Copy out exactly the lines from the one containing "Out of the items" to the end of the records below, both included, and nothing else.

......

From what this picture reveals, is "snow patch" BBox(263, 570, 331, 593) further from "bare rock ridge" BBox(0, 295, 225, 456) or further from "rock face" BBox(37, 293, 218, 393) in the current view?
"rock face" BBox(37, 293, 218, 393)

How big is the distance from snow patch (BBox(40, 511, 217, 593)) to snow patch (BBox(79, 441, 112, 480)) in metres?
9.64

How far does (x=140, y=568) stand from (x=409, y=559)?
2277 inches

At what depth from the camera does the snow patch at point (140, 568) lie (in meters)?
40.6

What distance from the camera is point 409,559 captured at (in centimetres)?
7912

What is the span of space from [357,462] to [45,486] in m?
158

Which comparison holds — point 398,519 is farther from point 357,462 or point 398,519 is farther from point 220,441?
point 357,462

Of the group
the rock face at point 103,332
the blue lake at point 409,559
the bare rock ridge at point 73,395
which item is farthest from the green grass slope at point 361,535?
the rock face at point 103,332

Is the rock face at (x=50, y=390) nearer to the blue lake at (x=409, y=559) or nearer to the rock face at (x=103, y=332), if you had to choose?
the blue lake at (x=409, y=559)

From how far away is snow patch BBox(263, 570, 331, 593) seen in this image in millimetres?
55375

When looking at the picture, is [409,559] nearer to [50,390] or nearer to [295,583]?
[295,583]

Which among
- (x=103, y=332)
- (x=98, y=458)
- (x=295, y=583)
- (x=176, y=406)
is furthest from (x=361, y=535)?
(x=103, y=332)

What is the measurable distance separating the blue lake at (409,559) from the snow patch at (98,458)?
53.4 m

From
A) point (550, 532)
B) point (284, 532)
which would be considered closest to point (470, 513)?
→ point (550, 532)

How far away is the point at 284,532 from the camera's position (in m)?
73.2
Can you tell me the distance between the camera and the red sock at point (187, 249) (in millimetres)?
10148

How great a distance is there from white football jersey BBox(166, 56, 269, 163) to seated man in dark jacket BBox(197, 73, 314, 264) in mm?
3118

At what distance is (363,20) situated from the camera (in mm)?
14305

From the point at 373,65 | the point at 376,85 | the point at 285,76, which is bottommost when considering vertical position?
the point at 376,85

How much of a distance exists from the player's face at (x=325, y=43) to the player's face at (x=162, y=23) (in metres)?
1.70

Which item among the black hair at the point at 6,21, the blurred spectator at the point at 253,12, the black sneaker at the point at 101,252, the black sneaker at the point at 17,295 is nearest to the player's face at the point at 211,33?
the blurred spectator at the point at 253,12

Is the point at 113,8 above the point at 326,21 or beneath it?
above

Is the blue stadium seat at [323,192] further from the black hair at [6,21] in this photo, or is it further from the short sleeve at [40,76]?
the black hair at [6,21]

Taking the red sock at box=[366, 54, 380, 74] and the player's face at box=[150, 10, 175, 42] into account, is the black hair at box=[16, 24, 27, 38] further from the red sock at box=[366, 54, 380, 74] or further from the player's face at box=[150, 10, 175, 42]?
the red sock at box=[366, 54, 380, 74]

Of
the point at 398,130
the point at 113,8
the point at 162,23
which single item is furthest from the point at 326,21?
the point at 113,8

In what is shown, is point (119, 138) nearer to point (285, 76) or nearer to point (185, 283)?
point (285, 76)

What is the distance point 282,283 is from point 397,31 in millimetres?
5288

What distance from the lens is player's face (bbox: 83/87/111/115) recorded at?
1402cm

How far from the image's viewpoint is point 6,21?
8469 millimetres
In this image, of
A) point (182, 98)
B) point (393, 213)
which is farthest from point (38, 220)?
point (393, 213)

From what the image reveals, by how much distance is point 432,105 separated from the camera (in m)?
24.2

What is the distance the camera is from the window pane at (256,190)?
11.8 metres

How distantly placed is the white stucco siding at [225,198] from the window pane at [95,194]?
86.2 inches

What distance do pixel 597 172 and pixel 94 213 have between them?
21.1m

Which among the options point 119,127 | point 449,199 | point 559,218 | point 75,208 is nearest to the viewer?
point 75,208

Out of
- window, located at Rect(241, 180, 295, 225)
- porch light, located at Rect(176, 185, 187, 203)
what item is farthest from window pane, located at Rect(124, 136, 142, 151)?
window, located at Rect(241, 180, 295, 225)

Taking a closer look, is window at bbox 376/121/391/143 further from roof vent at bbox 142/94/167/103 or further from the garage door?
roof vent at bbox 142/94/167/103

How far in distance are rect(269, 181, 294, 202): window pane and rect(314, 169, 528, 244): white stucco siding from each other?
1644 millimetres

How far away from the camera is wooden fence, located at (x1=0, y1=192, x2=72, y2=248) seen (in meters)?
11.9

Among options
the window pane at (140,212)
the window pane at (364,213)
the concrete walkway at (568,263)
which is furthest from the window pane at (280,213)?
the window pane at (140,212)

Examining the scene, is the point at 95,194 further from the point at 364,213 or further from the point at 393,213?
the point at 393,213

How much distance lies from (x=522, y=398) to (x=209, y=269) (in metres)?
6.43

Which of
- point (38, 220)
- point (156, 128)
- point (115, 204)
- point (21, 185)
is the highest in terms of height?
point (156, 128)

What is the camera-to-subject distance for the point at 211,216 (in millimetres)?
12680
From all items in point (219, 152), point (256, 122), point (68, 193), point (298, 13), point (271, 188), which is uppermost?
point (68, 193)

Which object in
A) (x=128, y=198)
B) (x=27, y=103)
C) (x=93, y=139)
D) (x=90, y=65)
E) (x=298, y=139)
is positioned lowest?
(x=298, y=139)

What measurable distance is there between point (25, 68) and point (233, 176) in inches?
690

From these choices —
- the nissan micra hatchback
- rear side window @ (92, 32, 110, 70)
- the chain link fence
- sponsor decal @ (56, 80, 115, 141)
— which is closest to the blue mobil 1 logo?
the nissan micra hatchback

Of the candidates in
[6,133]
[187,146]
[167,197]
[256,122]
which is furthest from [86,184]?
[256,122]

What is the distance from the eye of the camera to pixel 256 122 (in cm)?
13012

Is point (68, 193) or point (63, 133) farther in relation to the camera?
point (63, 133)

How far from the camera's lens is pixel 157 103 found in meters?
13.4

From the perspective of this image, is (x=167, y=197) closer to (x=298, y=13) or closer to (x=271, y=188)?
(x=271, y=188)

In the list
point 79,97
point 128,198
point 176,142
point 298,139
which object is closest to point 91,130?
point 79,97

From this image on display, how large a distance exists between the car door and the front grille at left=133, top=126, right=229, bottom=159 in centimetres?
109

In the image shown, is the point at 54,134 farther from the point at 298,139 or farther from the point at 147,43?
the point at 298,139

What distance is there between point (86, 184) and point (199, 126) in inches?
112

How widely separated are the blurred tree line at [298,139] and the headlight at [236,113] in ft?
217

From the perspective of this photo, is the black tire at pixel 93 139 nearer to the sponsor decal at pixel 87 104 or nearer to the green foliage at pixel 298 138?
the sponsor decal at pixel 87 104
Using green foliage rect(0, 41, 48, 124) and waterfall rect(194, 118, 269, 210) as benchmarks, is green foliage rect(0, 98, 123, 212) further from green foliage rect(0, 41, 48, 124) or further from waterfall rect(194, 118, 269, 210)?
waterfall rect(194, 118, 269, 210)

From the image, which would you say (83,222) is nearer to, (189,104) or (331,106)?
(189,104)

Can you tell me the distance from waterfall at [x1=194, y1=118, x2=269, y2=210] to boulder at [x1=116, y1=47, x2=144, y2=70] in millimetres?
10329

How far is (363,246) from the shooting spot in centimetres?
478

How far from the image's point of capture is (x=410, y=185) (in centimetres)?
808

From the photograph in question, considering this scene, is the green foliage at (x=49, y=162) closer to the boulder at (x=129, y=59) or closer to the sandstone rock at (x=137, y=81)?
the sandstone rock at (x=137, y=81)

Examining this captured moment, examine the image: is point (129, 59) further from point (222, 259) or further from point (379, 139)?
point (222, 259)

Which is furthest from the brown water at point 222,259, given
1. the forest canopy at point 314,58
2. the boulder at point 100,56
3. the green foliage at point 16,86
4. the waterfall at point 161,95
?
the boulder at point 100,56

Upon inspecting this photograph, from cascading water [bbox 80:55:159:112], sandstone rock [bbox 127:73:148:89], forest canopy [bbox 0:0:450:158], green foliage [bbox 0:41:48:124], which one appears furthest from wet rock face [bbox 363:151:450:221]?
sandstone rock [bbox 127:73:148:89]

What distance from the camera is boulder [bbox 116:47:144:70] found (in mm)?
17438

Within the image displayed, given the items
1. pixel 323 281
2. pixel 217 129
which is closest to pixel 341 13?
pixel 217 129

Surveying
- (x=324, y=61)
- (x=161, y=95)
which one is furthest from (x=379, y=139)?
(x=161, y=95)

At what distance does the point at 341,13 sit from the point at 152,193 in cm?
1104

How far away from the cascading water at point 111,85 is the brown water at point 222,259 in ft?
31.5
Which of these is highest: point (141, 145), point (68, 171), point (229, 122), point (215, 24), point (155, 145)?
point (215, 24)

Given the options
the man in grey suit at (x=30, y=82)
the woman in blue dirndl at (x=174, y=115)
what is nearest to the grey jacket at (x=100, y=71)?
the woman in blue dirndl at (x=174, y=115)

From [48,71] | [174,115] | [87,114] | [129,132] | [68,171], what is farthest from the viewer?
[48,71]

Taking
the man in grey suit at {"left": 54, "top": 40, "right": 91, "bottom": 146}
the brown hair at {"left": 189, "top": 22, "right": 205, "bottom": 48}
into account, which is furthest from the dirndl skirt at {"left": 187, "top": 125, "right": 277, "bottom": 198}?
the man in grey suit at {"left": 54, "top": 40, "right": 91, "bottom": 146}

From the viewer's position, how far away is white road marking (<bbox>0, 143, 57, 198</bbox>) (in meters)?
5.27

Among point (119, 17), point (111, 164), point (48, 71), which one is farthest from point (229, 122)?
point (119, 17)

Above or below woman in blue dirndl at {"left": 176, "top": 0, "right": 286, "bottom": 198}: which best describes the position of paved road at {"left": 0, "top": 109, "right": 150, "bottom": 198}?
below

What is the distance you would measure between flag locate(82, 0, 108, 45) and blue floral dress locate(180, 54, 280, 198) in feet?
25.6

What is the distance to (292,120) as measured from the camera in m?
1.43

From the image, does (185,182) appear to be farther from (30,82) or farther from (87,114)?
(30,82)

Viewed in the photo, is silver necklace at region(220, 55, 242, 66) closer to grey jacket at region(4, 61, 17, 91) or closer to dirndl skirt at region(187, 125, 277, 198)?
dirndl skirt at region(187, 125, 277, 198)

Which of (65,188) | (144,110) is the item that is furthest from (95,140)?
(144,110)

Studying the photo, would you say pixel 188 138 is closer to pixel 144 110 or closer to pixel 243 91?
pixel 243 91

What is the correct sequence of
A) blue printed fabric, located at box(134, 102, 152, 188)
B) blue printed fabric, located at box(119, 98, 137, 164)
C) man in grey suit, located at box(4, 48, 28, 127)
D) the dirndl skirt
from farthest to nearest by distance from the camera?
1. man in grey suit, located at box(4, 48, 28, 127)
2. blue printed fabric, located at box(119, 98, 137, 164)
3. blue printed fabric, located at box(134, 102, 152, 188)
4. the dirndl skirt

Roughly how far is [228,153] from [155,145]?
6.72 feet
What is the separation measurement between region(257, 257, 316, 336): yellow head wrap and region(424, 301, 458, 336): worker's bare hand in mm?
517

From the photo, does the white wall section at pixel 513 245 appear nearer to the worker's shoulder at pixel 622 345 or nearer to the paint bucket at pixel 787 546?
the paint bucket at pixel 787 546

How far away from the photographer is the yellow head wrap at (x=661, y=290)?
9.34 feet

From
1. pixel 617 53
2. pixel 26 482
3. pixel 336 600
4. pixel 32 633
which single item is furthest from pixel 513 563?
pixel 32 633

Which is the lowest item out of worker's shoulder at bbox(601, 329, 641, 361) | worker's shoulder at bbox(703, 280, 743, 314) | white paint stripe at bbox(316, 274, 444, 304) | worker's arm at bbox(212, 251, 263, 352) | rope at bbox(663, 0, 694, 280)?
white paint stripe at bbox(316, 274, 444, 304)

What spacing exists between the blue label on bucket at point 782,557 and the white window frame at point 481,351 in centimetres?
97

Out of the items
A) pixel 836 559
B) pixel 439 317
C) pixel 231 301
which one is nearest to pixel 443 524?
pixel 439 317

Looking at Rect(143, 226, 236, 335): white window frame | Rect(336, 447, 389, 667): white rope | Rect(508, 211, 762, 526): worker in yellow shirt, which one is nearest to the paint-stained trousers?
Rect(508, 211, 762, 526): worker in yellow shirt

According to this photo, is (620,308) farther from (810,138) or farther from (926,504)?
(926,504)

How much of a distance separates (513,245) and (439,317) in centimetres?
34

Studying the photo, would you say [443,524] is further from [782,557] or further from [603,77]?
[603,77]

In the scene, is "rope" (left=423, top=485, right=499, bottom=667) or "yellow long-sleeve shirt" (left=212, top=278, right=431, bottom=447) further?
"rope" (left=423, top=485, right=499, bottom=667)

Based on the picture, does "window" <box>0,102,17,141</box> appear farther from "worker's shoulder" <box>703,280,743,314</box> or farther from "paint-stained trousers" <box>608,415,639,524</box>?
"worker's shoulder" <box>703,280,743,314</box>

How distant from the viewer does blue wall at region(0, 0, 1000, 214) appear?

......

→ Solved exercise:
Out of the items
A) pixel 836 559
B) pixel 439 317
C) pixel 231 301
which one is nearest to pixel 443 524?
pixel 439 317

Looking at Rect(143, 226, 236, 335): white window frame | Rect(336, 447, 389, 667): white rope | Rect(508, 211, 762, 526): worker in yellow shirt, which one is nearest to the paint-stained trousers?
Rect(508, 211, 762, 526): worker in yellow shirt

According to this photo, is (620,308) farther from (810,138) or farther from (926,504)?
(926,504)

How much of a distance separates (513,245) and (439,317) in centimetres?
34

Studying the photo, would you say [443,524] is further from [782,557] or further from [603,77]?
[603,77]

In the scene, is "rope" (left=423, top=485, right=499, bottom=667) or "yellow long-sleeve shirt" (left=212, top=278, right=431, bottom=447) further?
"rope" (left=423, top=485, right=499, bottom=667)

Based on the picture, does "window" <box>0,102,17,141</box> appear farther from "worker's shoulder" <box>703,280,743,314</box> or farther from "paint-stained trousers" <box>608,415,639,524</box>?
"worker's shoulder" <box>703,280,743,314</box>

How distant from the viewer does blue wall at region(0, 0, 1000, 214) appear?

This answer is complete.